La falacia de las renovables y el cambio climático

Entre el posicionamiento falaz del “son imprescindibles” y una oposición completa del tipo “no debemos instalar ninguna”, existe un enorme trecho donde se debe ubicar la racionalidad y, sobre todo, la auténtica democracia.

Afirmar que las energías renovables son la solución al cambio climático se ha convertido en un lugar común. Sin embargo, ante la expansión acelerada de su instalación conviene preguntarnos si tras ese lugar común existe una realidad contrastable o estamos, por contra, ante un mito más de eso que se ha venido en llamar la descarbonización de nuestras sociedades.  

Porque no es solamente nuestra clase política a la que escuchamos decirnos que “necesitamos instalar energías renovables”, sino que incluso no pocos sectores del ecologismo aseveran que necesitamos instalar de forma “masiva y rápida” grandes estructuras de lo que llaman renovables, pero que sería mejor denominar, para ser precisos y evitar un peligroso autoengaño, sistemas no renovables de captación temporal de flujos de energía renovable (SiNRER o simplemente pseudorrenovables). Si no lo hacemos, llega a afirmar algún conocido divulgador, las consecuencias serán “sequías, incendios, clima extremo” que arrasarán con “nuestros campos y nuestra biodiversidad”.

^^^^^^^^^^^^^^^^

- _Tarea planteada_
Prolonga el artículo sobre las renovables y el cambio climático a partir de su última oración.

- _Segmento de datos_

^^^^^^^^^^^^^^^^

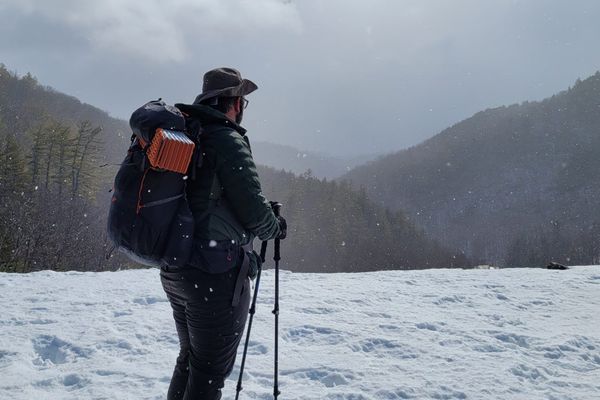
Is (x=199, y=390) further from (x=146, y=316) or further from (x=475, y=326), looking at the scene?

^^^^^^^^^^^^^^^^

- _Respuesta a la tarea_
Analicemos, pues, si este tipo de afirmaciones se sostiene en un razonamiento lógico basado en la ciencia. En primer lugar, si queremos combatir un caos climático causado por las emisiones de efecto invernadero, la solución que debería aparecer como más obvia consistiría en lo que nos lleva diciendo décadas la gente de ciencia: primero, la reducción de dichas emisiones, esto es, dejar de emitir CO2, CH4, N2O y el resto de gases que están reteniendo un calor excesivo en nuestra atmósfera. Y, en segundo lugar, como estrategia complementaria, intentar capturar la máxima cantidad posible de los gases ya emitidos por encima de los niveles presentes en la atmósfera preindustrial, es decir, retirarlos de la atmósfera, secuestrarlos, como se suele decir, en las formas más seguras y permanentes posibles.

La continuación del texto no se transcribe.